Marking the 18th anniversary of the 9/11 attacks, in a CNN opinion piece Towsley Policymaker in Residence Javed Ali and Ford School student Marcella Huber (MPP ‘20) call for the U.S. to take immediate steps to combat a specific looming terrorist threat. Despite the loss of its physical caliphate and significant battlefield casualties, Ali and Huber warn in “The US needs to act now against the next terrorist incubator” that Islamic State of Iraq and Syria (ISIS) ideology is building strength in a remote corner of northeast Syria where a 1.5-square-mile complex called al-Hol holds more than 70,000 people being detained by the U.S.-backed Syrian Democratic Forces. Within this population, report Ali and Huber, thousands are becoming radicalized and increasingly committed to the ISIS cause.
“As national security professionals with careers in the military and counterterrorism communities respectively, we feel now is a crucial moment for the United States to demonstrate global leadership and develop a clear strategy to deal with this complex issue,” they wrote. Ali served on the Trump Administration’s National Security Council from 2017 to 2018. Huber serves as a Lieutenant Colonel in the Air Force Reserve.
Ali and Huber call for the United States to “establish a line of authority to the camp” on multiple levels, allowing Departments of State and Defense to establish diplomatic will and physical security within al-Hol, permitting the Department of Justices to establish “precedence in the prosecution of individuals affiliated with ISIS,” and the Department of Homeland Security to ensure U.S.-bound ISIS affiliates to uphold repatriation agreements.
“Absent U.S. pressure,” write Ali and Huber, “the international community has no appetite to intervene in the camp…The presence of thousands of committed ISIS supporters languishing at al-Hol could become an unprecedented terrorist incubator unless the United States and the international community rapidly mobilize to address the crisis.”
Read the opinion column on CNN.com.
Javed Ali is a Towsley Foundation Policymaker in Residence at the Ford School for fall 2019, teaching "National Security Council and Counterterrorism" and co-teaching "Cybersecurity for Future Leaders." A former senior director for counterterrorism at the National Security Council, Ali has over 20 years of professional experience in national security and intelligence issues in Washington, D.C., serving in the Defense Intelligence Agency, the Department of Homeland Security, and the Federal Bureau of Investigation.
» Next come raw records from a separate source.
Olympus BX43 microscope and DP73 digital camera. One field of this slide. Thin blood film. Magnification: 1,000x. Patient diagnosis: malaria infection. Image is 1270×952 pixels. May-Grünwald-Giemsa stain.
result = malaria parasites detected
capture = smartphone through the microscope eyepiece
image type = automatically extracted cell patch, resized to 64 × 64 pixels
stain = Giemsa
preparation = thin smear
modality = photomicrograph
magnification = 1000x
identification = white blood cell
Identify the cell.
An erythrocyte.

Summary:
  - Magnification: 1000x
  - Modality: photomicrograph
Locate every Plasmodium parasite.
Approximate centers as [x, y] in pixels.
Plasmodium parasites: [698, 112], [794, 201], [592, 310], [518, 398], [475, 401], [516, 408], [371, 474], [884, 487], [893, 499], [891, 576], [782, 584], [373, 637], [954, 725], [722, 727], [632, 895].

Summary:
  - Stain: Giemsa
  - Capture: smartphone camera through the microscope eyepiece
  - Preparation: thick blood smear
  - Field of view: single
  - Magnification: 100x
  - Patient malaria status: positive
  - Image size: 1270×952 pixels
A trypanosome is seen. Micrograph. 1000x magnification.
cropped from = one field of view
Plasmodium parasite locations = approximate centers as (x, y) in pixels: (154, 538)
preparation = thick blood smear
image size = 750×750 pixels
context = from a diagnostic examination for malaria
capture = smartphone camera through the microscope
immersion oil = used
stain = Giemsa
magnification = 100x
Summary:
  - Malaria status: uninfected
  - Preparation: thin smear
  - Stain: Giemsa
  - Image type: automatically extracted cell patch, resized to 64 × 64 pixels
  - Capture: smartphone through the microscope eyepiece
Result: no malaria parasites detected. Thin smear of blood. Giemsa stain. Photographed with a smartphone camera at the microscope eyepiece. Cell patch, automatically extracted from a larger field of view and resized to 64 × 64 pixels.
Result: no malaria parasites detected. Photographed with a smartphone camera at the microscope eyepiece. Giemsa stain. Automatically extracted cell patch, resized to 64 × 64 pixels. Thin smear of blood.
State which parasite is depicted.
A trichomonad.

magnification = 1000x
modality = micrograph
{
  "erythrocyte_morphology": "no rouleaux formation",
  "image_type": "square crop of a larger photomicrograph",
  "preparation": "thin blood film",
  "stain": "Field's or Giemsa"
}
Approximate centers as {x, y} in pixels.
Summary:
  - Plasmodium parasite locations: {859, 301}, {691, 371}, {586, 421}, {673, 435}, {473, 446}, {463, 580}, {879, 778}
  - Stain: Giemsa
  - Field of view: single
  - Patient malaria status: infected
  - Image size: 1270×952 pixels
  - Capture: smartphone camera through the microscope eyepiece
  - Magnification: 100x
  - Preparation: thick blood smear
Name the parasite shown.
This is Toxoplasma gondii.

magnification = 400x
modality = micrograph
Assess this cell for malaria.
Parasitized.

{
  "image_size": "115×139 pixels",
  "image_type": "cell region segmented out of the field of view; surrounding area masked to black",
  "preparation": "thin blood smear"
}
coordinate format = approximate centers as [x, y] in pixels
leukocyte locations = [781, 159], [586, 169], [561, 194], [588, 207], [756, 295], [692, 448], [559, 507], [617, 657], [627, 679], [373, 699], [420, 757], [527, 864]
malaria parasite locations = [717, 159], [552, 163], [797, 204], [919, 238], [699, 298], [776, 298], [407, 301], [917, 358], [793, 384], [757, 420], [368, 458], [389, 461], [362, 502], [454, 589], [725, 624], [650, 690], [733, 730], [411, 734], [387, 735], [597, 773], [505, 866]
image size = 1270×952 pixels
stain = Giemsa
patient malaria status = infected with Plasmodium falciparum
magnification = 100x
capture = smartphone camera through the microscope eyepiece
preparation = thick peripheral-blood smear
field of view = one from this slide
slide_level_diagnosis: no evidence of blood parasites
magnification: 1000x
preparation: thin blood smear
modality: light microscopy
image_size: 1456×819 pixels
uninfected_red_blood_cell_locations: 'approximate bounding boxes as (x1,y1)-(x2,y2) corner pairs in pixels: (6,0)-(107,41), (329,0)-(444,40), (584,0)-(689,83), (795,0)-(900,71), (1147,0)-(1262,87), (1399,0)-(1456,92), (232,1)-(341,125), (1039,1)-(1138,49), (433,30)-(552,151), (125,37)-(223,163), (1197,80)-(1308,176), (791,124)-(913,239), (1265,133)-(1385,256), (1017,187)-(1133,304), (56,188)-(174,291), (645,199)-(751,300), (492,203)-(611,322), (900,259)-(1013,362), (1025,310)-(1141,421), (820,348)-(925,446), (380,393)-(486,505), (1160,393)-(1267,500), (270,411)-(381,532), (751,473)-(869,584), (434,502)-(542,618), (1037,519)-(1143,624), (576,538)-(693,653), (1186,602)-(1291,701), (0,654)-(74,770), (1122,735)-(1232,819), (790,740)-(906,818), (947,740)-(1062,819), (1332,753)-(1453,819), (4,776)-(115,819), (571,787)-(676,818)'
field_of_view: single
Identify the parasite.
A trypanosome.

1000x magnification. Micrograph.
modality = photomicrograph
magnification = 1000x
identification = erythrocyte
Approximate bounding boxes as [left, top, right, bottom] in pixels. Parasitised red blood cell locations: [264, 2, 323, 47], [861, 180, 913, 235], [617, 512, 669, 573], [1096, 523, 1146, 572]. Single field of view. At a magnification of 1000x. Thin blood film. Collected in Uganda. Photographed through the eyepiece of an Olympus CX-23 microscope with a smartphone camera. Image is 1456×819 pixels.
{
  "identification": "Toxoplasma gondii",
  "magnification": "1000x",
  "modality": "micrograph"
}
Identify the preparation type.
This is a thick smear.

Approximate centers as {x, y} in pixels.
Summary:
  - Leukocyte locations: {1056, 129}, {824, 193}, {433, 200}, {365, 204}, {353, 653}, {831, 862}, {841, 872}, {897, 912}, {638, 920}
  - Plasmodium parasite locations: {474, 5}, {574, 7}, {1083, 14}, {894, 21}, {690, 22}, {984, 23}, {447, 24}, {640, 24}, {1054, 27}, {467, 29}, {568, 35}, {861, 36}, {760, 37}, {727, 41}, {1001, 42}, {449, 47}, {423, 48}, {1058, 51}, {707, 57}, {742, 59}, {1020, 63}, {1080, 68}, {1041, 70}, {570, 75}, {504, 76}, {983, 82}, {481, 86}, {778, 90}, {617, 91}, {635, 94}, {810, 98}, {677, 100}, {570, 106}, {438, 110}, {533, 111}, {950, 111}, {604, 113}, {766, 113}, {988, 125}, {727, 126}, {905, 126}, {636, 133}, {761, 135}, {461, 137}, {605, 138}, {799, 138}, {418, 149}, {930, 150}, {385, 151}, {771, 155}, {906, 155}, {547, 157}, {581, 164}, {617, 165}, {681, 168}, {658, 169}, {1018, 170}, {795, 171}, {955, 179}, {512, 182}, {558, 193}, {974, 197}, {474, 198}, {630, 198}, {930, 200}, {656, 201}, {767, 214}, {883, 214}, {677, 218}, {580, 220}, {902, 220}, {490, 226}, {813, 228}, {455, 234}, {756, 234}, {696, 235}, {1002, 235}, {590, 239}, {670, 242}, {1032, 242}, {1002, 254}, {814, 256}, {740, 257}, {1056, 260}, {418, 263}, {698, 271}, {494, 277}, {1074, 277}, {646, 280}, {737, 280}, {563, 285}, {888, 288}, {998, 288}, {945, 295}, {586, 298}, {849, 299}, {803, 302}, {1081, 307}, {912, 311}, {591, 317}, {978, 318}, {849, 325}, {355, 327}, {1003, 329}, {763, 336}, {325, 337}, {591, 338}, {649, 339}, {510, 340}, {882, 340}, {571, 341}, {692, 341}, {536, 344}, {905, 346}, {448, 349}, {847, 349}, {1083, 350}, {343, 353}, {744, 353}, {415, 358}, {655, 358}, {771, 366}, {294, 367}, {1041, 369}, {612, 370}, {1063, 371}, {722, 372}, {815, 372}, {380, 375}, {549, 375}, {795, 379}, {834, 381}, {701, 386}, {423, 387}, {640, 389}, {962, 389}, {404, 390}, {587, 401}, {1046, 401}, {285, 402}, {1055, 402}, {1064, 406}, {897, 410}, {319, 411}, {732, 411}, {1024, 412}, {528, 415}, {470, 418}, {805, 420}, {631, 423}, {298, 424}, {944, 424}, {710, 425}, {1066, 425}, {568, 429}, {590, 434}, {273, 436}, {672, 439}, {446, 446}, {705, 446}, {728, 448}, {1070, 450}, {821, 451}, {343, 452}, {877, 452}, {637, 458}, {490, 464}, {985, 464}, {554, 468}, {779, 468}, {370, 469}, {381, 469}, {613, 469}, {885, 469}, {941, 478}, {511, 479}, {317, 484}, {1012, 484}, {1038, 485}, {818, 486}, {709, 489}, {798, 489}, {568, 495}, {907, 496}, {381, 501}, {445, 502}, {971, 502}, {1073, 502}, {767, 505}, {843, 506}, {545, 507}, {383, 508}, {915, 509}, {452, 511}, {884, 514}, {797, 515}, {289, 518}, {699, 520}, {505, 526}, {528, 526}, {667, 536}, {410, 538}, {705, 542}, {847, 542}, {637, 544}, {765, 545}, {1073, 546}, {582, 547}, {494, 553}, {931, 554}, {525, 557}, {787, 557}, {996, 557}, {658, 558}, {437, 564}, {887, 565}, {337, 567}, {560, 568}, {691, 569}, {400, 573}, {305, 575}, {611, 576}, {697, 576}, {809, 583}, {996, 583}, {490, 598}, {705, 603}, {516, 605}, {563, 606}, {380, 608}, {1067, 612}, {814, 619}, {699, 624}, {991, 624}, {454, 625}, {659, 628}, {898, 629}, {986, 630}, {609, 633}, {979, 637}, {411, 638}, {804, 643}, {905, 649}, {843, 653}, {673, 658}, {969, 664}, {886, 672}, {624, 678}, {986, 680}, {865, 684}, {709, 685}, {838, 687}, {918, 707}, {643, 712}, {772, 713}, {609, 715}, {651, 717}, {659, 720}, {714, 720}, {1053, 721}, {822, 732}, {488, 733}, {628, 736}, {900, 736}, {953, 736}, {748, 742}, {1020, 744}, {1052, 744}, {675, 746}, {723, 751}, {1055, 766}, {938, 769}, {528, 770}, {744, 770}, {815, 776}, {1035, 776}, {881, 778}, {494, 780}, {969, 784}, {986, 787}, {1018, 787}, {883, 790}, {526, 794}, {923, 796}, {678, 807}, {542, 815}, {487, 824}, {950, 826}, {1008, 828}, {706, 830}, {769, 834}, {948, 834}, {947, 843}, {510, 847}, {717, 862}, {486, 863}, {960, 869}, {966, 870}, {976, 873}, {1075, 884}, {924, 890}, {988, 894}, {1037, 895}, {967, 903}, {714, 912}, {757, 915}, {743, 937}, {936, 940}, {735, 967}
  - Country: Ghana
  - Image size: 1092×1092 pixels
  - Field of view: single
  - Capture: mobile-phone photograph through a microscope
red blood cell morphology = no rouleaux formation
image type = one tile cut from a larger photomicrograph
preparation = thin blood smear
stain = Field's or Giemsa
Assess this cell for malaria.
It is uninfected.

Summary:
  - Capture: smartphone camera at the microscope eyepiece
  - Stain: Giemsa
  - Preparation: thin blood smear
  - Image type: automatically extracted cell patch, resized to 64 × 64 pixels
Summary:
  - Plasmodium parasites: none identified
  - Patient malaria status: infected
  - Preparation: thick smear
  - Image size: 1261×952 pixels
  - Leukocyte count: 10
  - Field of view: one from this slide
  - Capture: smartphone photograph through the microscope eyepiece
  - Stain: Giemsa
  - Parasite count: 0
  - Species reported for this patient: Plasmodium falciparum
While at the FBI, he also held senior positions on joint duty assignments at the National Intelligence Council, the National Counterterrorism Center, and the National Security Council under the Trump Administration.
Marcella 'Marcy' Huber is an Air Force Reserve Lieutenant Colonel with numerous overseas assignments accumulating more than 12-months of service in the Middle East, Central Asia, and Europe as a Public Affairs Officer (PAO) on missions with U.S. Central Command, and U.S. Transportation Command. She currently serves at U.S. Central Command in Communication Integration. While at U.S. Transportation Command she served as the Future Operations Department Head for approximately 35 joint reservists in a rapidly deployable, planning-centric command. In her civilian capacity, she worked for Ausley Associates Inc., as a contractor for the Navy’s F/A-18 & EA-18G Program Office. Previously, Marcy was contracted by General Dynamics Information Technology (GDIT) to serve as the PAO to the Navy’s diversity spokeswoman, RADM Wendi Carpenter, who was the first female Navy aviator to promote to admiral.